Le roman fonctionne selon le modèle de la complémentation, c’est-à-dire qu’il opte pour des choix qui ne relèvent pas de la logique mais bien de ce que l’esprit dicte à partir de ce qu’il perçoit. Le percept devient alors surpuissant, l’erreur s’érige en vérité, le plus invraisemblable acquiert une certaine forme de réalité. Ainsi, nous voyons ce que nous voulons voir, ce que nous nous attendons à voir dans une forme incomplète, nous comblons des vides par ce qui nous arrange. C’est le plaisir de l’erreur consciente. Le potentiel s’apparente au vrai. Le livre entreprend d’interroger ce processus, de déconstruire cette évidence, faisant se défaire en quelque sorte la réalité. Le monde s’effondre parce que la conscience qui le saisit se délite elle-même dans cette opération du sens qui ne repose que sur une vraisemblance. Le possible ne pouvant être le juste, le monde n’est plus qu’un labyrinthe de signes incompréhensibles qui offrent une multitude d’interprétations que le héros ne peut définitivement choisir. Il est empêtré dans le doute, incapable de se saisir de la réalité, de lui donner une forme qui lui permette de (re)vivre normalement. Galchen construit son roman sur cette infinité interprétative, sur l’instabilité du réel plutôt que sur lesfaits. Cela donne un livre éprouvant, teinté d’un humour à la causticité jouissive, qui nous plonge dans le trouble profond d’un être qui ne sait plus rien, se départ de la rationalité et choisit, presque délibérément, la connivence avec ce qui n’est pas, ne peut pas être.

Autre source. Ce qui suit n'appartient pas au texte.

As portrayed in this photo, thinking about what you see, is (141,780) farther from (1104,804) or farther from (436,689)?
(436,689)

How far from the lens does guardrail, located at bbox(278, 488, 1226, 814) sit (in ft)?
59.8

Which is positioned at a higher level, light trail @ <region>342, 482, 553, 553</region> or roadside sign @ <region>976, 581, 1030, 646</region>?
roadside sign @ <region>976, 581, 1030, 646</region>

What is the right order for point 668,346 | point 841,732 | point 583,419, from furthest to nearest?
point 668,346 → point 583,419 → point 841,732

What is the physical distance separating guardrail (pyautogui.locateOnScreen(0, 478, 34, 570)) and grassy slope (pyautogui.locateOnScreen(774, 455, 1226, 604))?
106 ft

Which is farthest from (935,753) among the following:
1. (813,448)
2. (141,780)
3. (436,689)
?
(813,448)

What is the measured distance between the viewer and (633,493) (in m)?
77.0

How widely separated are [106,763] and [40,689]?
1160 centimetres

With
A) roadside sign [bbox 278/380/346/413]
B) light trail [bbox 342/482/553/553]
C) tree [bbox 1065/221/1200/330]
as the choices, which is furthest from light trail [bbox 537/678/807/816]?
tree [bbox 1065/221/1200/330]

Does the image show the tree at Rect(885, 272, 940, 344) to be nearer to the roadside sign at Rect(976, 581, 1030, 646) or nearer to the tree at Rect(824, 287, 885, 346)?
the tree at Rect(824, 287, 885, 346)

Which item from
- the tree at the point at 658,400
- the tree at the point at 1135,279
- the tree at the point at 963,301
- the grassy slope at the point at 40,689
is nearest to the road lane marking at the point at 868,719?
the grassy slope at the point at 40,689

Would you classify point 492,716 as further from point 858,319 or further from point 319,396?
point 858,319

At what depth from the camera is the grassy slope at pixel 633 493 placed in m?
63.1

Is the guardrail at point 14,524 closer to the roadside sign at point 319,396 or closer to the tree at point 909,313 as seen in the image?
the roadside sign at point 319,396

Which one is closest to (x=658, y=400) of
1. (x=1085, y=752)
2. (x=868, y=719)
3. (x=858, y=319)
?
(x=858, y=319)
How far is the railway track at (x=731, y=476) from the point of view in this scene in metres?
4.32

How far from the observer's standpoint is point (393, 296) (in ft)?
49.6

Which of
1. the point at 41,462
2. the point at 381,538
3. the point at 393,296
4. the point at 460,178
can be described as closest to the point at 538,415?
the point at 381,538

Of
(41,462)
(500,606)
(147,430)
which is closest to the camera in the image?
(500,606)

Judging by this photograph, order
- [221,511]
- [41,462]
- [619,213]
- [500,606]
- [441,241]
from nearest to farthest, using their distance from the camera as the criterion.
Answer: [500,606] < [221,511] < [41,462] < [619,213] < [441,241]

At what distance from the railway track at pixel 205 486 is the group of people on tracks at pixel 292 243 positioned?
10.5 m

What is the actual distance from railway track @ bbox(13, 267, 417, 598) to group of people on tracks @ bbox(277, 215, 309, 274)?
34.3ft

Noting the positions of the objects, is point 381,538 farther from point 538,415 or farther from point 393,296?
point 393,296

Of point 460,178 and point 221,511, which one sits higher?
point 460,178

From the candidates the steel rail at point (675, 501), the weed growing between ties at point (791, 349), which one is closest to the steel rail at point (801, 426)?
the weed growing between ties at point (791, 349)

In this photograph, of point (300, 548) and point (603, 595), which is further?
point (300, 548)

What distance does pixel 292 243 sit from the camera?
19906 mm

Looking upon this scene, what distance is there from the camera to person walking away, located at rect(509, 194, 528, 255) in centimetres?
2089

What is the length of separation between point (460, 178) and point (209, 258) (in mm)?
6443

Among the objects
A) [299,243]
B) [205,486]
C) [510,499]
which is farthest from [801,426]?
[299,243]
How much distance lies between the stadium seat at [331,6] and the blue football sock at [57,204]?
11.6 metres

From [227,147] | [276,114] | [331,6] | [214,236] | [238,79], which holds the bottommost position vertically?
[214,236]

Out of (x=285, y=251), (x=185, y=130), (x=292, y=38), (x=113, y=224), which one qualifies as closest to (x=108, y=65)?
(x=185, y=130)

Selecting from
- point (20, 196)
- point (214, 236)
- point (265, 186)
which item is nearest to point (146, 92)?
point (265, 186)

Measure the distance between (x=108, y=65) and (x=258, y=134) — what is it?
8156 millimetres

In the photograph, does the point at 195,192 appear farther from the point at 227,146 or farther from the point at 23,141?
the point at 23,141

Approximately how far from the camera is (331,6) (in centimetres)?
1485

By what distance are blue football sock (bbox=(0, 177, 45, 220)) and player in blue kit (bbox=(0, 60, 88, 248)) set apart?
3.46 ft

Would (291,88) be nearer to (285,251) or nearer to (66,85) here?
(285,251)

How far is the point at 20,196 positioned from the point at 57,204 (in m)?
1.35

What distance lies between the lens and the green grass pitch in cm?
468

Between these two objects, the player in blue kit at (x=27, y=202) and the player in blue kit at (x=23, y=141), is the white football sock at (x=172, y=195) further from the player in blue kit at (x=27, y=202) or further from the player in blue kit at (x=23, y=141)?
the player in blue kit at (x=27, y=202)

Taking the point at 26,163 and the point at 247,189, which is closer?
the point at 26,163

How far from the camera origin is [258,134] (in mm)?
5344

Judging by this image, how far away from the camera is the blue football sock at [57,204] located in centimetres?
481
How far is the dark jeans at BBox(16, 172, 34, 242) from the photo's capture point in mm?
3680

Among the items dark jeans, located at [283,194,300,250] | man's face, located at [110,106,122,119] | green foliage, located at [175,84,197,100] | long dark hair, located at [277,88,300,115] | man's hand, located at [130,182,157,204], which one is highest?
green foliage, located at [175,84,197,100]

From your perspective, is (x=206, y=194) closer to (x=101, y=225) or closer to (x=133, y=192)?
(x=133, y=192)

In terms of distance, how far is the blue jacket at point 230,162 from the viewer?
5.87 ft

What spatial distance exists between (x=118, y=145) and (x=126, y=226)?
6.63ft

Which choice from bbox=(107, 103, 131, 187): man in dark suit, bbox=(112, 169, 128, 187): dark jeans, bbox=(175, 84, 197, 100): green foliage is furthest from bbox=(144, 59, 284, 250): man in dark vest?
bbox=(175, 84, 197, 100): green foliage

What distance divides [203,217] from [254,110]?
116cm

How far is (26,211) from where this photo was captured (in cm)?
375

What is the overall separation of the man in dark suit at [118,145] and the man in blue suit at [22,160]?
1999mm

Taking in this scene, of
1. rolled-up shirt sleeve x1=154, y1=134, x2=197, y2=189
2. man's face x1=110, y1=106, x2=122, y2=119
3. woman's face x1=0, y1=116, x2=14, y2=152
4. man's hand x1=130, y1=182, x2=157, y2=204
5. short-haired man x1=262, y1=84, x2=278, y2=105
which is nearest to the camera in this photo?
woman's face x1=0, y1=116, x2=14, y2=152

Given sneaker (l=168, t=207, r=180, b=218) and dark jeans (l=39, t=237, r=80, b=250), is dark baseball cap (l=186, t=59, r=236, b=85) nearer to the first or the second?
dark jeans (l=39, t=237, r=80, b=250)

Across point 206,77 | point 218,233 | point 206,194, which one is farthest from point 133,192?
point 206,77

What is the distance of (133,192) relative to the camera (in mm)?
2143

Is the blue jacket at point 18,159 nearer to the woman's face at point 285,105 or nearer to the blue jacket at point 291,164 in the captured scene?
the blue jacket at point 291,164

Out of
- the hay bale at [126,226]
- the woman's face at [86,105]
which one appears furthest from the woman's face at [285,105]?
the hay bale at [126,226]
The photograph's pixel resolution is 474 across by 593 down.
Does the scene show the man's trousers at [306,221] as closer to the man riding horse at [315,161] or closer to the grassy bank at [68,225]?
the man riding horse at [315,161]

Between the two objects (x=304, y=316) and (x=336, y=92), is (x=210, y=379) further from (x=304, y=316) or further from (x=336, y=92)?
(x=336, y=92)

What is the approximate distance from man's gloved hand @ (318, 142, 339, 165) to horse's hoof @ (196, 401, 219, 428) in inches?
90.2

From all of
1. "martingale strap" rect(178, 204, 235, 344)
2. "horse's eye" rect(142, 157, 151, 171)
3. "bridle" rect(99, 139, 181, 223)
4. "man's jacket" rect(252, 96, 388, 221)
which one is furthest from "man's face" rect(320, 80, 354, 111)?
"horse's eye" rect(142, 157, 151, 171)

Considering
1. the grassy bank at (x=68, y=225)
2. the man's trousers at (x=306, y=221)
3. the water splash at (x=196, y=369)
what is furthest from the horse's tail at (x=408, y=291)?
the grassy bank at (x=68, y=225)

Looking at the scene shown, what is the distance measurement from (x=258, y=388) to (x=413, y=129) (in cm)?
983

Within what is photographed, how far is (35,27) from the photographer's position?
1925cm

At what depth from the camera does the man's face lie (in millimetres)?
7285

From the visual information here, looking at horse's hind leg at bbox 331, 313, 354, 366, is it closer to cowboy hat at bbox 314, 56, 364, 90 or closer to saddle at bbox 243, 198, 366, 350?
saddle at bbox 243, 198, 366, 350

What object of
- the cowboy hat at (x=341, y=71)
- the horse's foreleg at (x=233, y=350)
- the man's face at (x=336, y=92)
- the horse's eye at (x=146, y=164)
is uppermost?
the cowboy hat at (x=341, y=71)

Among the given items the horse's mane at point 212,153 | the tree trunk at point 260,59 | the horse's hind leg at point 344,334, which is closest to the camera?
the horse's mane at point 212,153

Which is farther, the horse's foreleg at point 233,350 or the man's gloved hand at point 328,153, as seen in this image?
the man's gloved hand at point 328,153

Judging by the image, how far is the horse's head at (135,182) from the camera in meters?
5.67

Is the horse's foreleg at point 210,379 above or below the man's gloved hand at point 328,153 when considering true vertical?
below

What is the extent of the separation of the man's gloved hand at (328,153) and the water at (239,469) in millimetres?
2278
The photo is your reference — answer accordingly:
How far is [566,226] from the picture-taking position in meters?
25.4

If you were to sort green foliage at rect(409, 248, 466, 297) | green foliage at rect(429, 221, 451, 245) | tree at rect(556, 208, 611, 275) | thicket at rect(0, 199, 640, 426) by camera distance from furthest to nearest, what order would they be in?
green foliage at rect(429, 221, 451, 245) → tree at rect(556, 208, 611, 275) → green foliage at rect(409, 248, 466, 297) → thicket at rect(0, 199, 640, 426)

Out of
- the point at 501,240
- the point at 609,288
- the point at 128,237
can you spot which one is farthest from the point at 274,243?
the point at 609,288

Perturbations atmosphériques est un roman de l’erreur. Pourtant, le doute persiste, et c’est l’aventure de leur interprétation qui occupe tout le livre, donnant les clefs d’un esprit qui s’égare. Les signes que la réalité sème sans cesse laissent se profiler tous les possibles, toutes les aberrations.Tout est possible parce que toutes les erreurs sont en germe, rien n’est impossible puisque l’esprit dé-sensé, double, peut tout envisager comme vrai. Galchen fait de l’espace littéraire le lieu même de tous les potentiels, elle ouvre le roman à l’infinité du sens, le libère en quelque sorte de la lecture rendue elle-même impossible puisqu’illimitée. Le livre se fait l’espace global, l’endroit où tout se joue : la science, l’identité, l’altérité, l’amour. Et tout devient alors jeu, comme si la conscience n’était qu’un énorme Rubik’s Cube où toutes les combinaisons sont possibles.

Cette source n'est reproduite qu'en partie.